GraphicsCardSupplyDepot depot;

const size_t n = 500000000; // integer multiple of pageSize

// synonym to cache line size (but of VirtualMultiArray, not L1)
const size_t pageSize=100000; // don't make this too big (if object size(like double here) is big too)

// synonym to number of cache lines per channel
const int maxActivePagesPerGpu = 1; // caching per virtual gpu

// 50 opencl command queues per graphics card, interleaved on different page accesses
// supports maximum 150(50+50+50) cpu threads (but not as effective since cards have only 1-2 async copy engines)
// only 120MB RAM is used for paging (page size * sizeof(double) * (total command queues = 50+50+50))
// 4GB data stored on 3 graphics cards
VirtualMultiArray<double> arr(n,depot.requestGpus(),pageSize,maxActivePagesPerGpu,{50,50,50});

#pragma omp parallel for
for(size_t i=0;i<n;i++) 
{ 
    arr.set(i,(double)i); // arr[i] = (double)i;
}

it just works (for both Windows and Linux) much faster than HDD but limited by only total vram size of system. {50,50,50} integer vector elements can be tuned for data distribution ratio of graphics cards like {0,10,100}, {1,2,1} etc which also equally affects bandwidth usage on cards. 1 means only 1 OpencL command queue for that card(similar to cuda-stream). { M > 1, N > 1, ..} means all cards have multiple command queues that overlap data transfers of both directions. Increasing this number makes better load balancing between elements by increasing possibility of two accessed elements going through different channels. Also, every channel contains a LRU cache that has "maxActivePagesPerGpu" number of cache lines. Size of each cache line is "pageSize" (in elements, not bytes).

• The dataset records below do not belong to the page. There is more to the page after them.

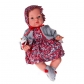 Продукт Asi - Кукла-бебе Коке с рокля и шапка на цветя - 1 - BG Hlapeta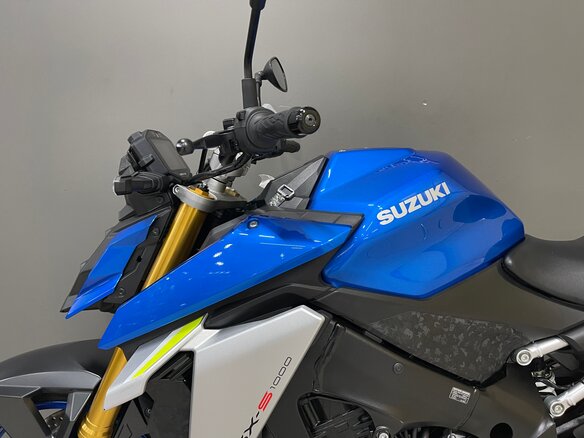 2021 Suzuki GSX-S 1000, синий, 1100000 рублей - вид 6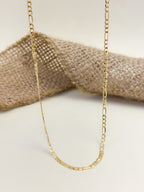 Cadena Laminado Cartier 45 Cm
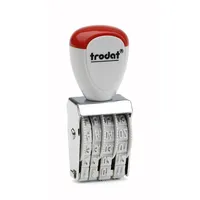 Trodat Datumstempel Classic 1014 Silber
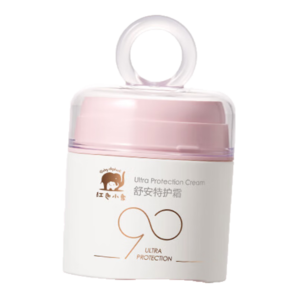 紅色小象舒安特護(hù)霜50g簡配兒童寶寶面霜秋冬幼兒護(hù)膚滋潤舒緩換季維穩(wěn)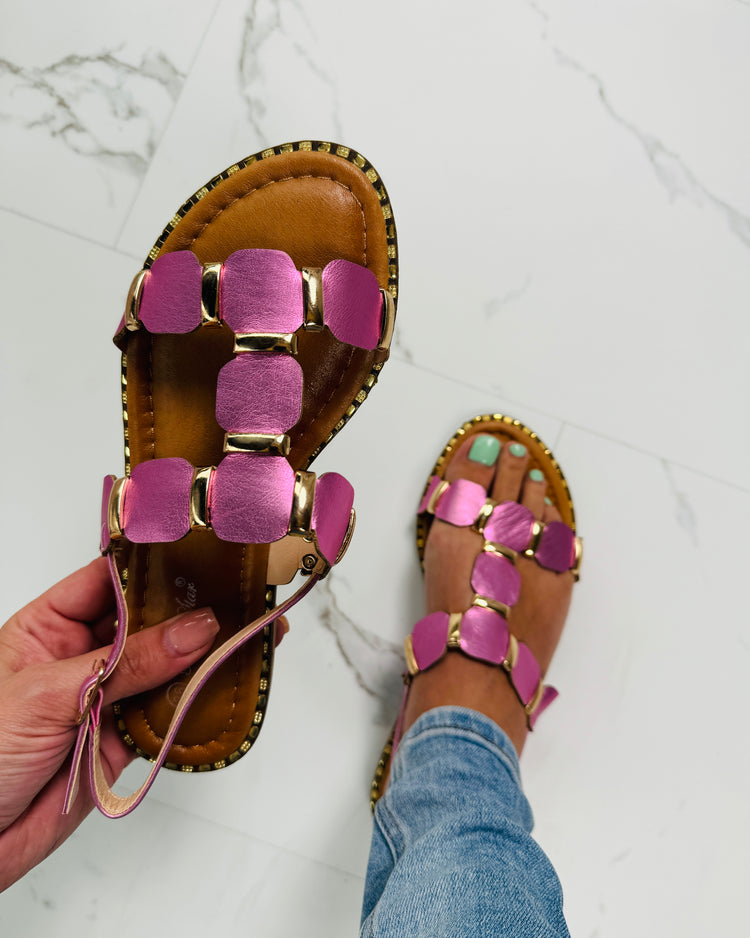 289 Pink Sandal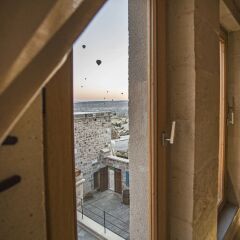 Millstone Cave Suites Турция, Учисар - отзывы, цены и фото номеров - забронировать отель Millstone Cave Suites онлайн балкон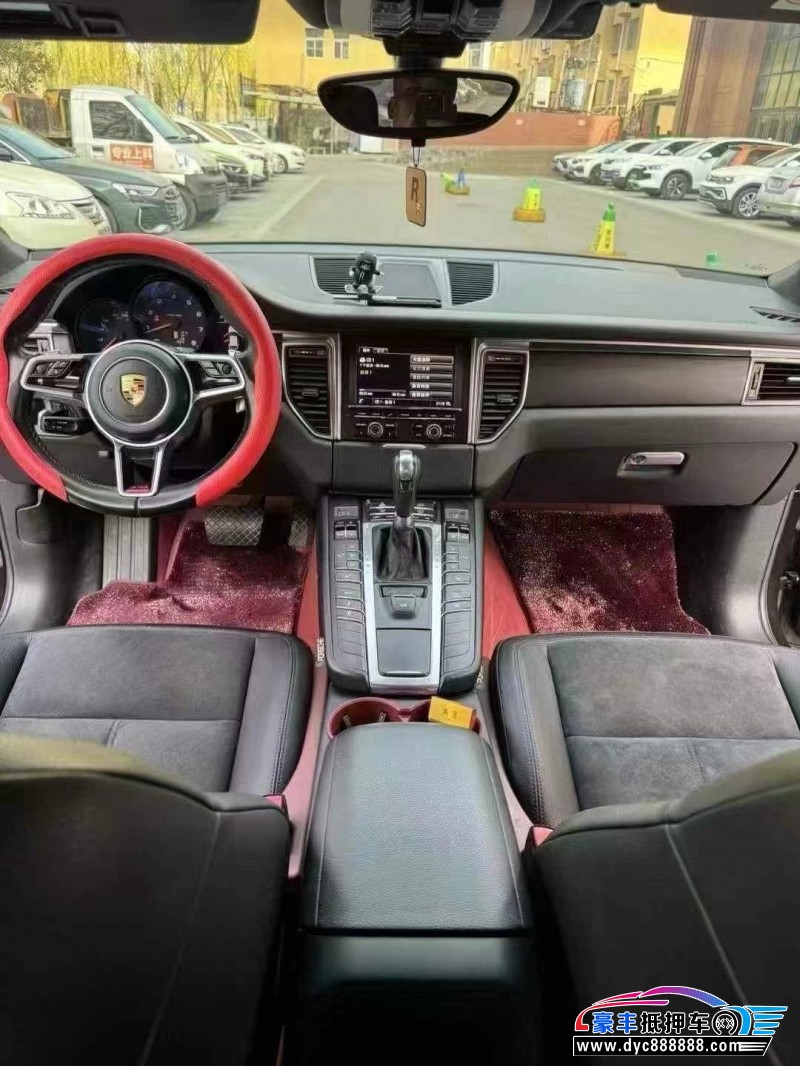 15年保时捷Macan迈凯轿车抵押车出售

some VRAM + some cpu cycles = increased SSD lifespan for repeated temporary work

Since this is a virtual-array that does I/O with graphics cards under the hood, you can use more threads than you CPU supports as logical cores. If your CPU has 8 cores / 8 threads, then

#pragma omp parallel for num_threads(32)
for(size_t i=0;i<n;i++) 
{ 
    arr[i]=(double)i;
}

can be twice as fast as this:

#pragma omp parallel for num_threads(8)
for(size_t i=0;i<n;i++) 
{ 
    arr[i]=(double)i;
}

because once a thread is in awaiting state for data, it can yield its process and a new thread comes back into life and starts doing something, until DMA operation (which doesn't use CPU) of the other thread is complete. DMA operations still feed on RAM's available bandwidth but at least CPU can use more threads on other tasks like computing math, saving data to HDD, accessing another virtual array or another index of same virtual array.